■ **TASK REQUIREMENTS**
For each entry, restate it word for word while omitting any image it holds.

(Saved data entries)
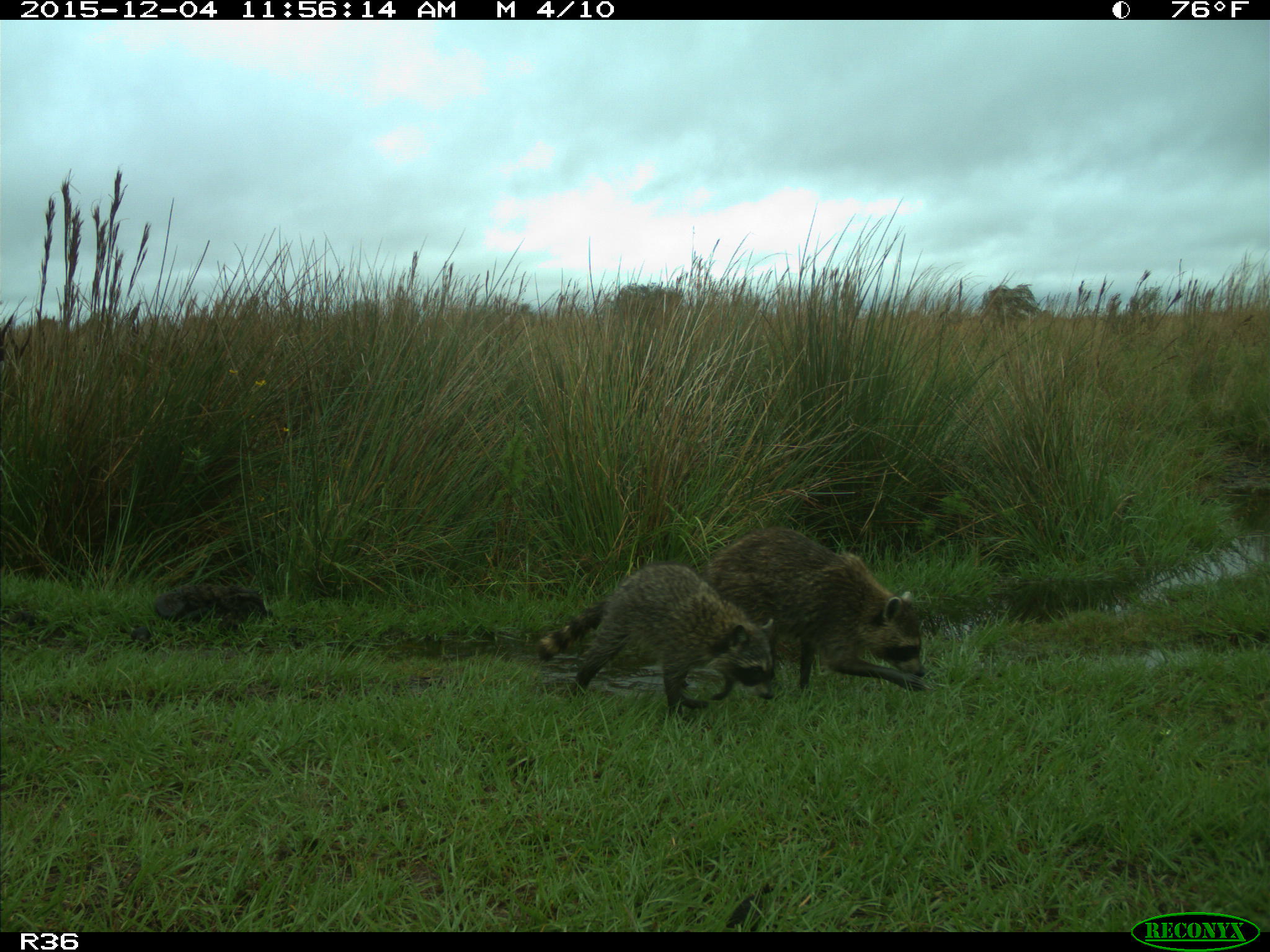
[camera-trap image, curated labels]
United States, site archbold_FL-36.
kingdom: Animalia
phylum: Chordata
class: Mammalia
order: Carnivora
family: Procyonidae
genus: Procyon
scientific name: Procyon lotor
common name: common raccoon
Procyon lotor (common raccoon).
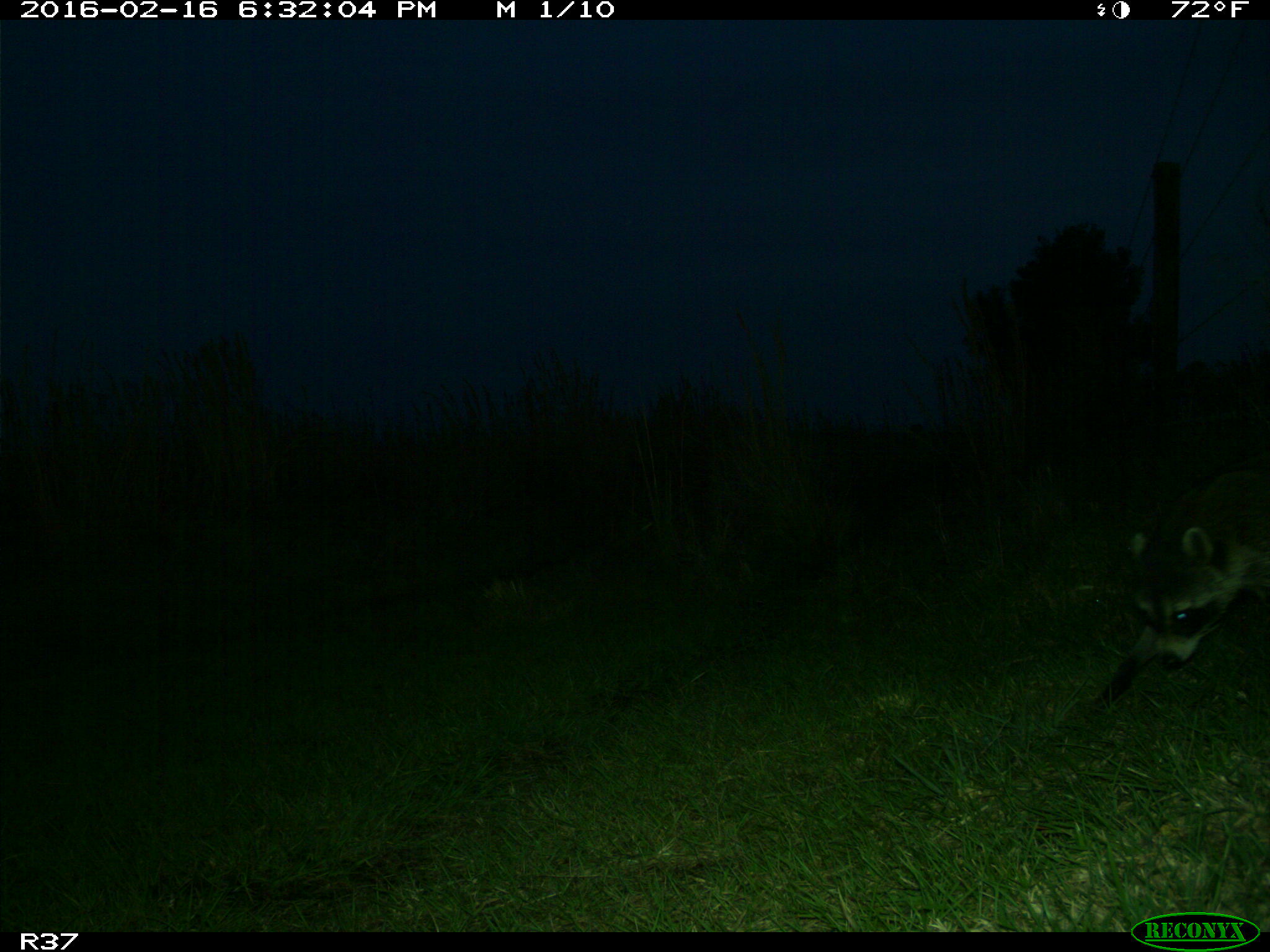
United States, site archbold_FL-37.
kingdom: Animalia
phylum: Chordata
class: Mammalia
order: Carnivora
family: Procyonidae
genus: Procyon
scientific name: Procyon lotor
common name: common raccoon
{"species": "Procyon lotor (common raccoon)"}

■ **RESPONSE BELOW**
[camera-trap image, curated labels]
United States, site archbold_FL-36.
kingdom: Animalia
phylum: Chordata
class: Mammalia
order: Carnivora
family: Procyonidae
genus: Procyon
scientific name: Procyon lotor
common name: common raccoon
Procyon lotor (common raccoon).
United States, site archbold_FL-37.
kingdom: Animalia
phylum: Chordata
class: Mammalia
order: Carnivora
family: Procyonidae
genus: Procyon
scientific name: Procyon lotor
common name: common raccoon
{"species": "Procyon lotor (common raccoon)"}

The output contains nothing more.